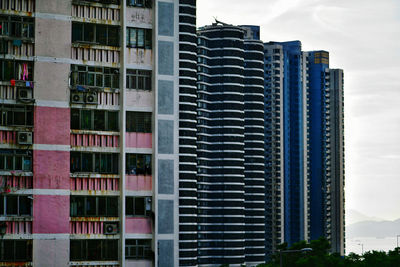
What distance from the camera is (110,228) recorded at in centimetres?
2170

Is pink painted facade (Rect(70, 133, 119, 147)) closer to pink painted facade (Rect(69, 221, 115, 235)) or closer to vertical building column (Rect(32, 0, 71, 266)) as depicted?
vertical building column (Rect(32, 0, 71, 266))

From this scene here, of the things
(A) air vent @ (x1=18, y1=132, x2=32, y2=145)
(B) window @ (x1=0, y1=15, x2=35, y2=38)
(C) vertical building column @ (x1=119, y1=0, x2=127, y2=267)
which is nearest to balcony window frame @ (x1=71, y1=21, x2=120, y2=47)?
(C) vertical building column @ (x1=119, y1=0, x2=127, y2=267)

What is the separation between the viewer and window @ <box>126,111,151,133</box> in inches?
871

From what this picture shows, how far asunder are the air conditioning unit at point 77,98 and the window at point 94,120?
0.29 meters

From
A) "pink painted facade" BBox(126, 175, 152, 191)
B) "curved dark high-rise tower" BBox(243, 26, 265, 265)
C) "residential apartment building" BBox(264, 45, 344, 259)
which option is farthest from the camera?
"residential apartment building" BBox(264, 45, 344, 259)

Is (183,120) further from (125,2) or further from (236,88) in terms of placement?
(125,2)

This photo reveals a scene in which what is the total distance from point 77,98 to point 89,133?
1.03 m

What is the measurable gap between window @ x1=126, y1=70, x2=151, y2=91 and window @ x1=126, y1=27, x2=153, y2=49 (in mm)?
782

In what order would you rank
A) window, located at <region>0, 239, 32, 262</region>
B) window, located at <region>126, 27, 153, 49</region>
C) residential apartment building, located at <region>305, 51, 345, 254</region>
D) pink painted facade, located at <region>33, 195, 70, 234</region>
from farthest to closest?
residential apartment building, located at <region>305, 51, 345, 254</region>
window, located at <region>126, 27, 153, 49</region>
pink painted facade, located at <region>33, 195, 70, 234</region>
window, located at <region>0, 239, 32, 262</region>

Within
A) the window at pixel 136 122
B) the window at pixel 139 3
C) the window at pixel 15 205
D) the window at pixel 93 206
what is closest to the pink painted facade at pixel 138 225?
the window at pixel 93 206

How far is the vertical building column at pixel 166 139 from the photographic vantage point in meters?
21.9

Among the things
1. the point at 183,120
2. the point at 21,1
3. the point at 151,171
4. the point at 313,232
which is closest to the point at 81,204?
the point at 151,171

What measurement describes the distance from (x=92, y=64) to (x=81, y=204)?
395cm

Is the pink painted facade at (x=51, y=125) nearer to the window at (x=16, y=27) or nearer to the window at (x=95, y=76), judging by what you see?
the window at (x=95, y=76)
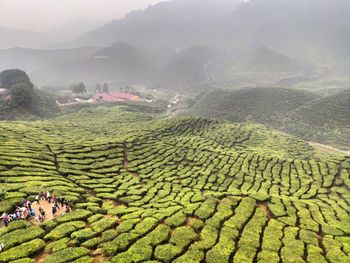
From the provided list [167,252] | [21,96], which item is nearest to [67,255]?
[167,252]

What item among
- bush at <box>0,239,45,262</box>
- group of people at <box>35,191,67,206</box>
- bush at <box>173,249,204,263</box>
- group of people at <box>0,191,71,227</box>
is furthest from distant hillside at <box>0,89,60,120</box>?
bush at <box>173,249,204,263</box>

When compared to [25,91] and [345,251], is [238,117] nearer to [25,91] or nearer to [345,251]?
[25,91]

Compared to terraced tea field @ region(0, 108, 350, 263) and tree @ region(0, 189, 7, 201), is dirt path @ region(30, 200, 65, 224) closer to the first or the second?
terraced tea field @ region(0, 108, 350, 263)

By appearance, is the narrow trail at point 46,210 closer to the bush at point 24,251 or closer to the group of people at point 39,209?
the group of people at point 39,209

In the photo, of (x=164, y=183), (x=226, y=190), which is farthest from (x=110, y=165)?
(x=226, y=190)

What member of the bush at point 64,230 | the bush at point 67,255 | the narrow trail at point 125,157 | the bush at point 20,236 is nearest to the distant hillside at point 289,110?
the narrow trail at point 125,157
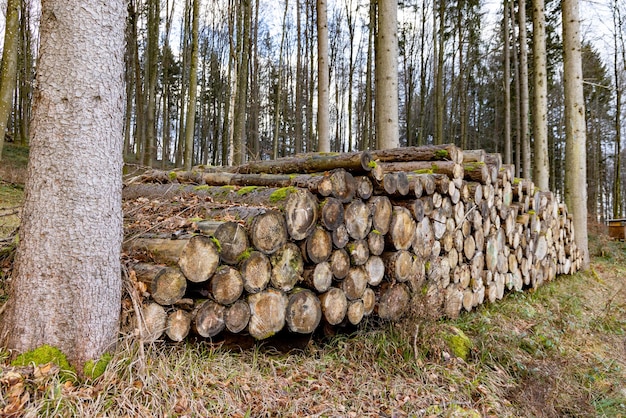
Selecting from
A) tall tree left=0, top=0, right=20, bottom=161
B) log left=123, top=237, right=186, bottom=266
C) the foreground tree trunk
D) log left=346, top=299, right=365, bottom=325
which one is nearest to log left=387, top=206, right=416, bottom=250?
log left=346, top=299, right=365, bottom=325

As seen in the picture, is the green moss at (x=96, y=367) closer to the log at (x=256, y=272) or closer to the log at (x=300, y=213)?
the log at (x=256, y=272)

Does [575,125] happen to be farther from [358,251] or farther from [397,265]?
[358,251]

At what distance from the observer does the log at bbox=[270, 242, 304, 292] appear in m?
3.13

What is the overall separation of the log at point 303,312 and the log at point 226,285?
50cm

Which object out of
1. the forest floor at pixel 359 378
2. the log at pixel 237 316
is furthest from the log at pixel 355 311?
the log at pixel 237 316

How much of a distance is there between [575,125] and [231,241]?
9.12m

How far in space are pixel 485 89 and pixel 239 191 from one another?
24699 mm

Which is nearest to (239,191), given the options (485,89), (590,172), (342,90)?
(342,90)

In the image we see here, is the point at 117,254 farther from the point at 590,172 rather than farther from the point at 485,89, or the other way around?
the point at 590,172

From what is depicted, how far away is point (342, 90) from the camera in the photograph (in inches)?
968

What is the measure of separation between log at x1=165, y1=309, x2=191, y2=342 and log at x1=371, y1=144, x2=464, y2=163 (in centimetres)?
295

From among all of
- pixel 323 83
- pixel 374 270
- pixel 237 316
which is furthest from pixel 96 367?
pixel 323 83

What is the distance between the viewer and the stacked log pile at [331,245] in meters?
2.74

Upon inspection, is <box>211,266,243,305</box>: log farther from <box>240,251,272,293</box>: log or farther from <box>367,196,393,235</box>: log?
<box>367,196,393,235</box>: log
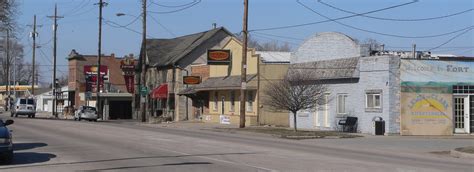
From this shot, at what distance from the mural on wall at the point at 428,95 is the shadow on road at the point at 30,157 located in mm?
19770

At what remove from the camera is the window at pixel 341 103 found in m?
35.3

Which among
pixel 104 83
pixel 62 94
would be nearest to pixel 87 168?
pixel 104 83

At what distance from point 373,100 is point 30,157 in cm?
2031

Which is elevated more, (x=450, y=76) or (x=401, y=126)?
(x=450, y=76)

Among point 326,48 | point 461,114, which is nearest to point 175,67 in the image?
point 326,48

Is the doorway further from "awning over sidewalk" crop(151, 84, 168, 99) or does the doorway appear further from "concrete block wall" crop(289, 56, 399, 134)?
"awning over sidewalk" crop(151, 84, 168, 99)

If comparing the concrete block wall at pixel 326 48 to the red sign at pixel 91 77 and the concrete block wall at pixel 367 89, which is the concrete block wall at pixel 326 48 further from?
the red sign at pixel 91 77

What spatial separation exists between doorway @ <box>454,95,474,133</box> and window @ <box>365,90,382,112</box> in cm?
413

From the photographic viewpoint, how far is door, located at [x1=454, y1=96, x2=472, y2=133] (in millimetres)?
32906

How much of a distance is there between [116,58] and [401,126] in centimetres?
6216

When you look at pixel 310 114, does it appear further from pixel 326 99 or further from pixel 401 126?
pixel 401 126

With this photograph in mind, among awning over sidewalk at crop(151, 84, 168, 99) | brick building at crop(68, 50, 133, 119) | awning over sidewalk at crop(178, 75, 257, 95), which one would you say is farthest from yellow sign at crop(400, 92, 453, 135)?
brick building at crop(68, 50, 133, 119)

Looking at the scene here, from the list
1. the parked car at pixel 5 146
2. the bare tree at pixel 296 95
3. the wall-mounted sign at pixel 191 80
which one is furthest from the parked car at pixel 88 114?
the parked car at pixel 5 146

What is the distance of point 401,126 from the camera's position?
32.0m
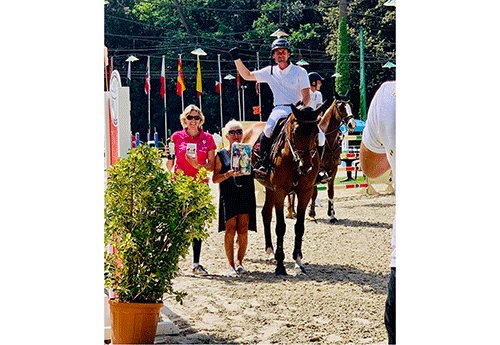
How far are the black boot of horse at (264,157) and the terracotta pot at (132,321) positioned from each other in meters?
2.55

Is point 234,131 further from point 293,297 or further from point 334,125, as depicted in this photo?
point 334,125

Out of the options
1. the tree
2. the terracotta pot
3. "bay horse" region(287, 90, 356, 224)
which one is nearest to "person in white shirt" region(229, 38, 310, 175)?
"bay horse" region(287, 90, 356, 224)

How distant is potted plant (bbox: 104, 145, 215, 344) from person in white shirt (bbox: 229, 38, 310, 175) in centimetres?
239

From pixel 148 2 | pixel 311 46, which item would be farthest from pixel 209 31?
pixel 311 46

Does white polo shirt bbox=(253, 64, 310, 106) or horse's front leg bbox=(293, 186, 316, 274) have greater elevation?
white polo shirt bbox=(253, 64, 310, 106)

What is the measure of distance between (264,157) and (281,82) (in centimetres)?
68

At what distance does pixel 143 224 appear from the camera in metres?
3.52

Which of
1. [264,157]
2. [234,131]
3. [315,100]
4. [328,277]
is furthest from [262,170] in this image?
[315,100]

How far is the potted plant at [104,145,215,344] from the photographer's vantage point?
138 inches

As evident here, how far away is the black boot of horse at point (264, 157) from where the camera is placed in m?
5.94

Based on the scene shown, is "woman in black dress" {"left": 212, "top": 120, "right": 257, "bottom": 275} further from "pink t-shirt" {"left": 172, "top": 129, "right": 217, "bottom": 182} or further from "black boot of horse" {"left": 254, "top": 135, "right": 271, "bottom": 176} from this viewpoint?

**Set problem:** Copy out the records from the line containing "From this scene here, of the things" to the line containing "which is nearest to balcony", both included, and reproduce those lines without any change.

**Expected answer:**
From this scene here, of the things
(A) air vent @ (x1=18, y1=132, x2=32, y2=145)
(B) window @ (x1=0, y1=15, x2=35, y2=38)
(C) vertical building column @ (x1=119, y1=0, x2=127, y2=267)
which is nearest to balcony window frame @ (x1=71, y1=21, x2=120, y2=47)?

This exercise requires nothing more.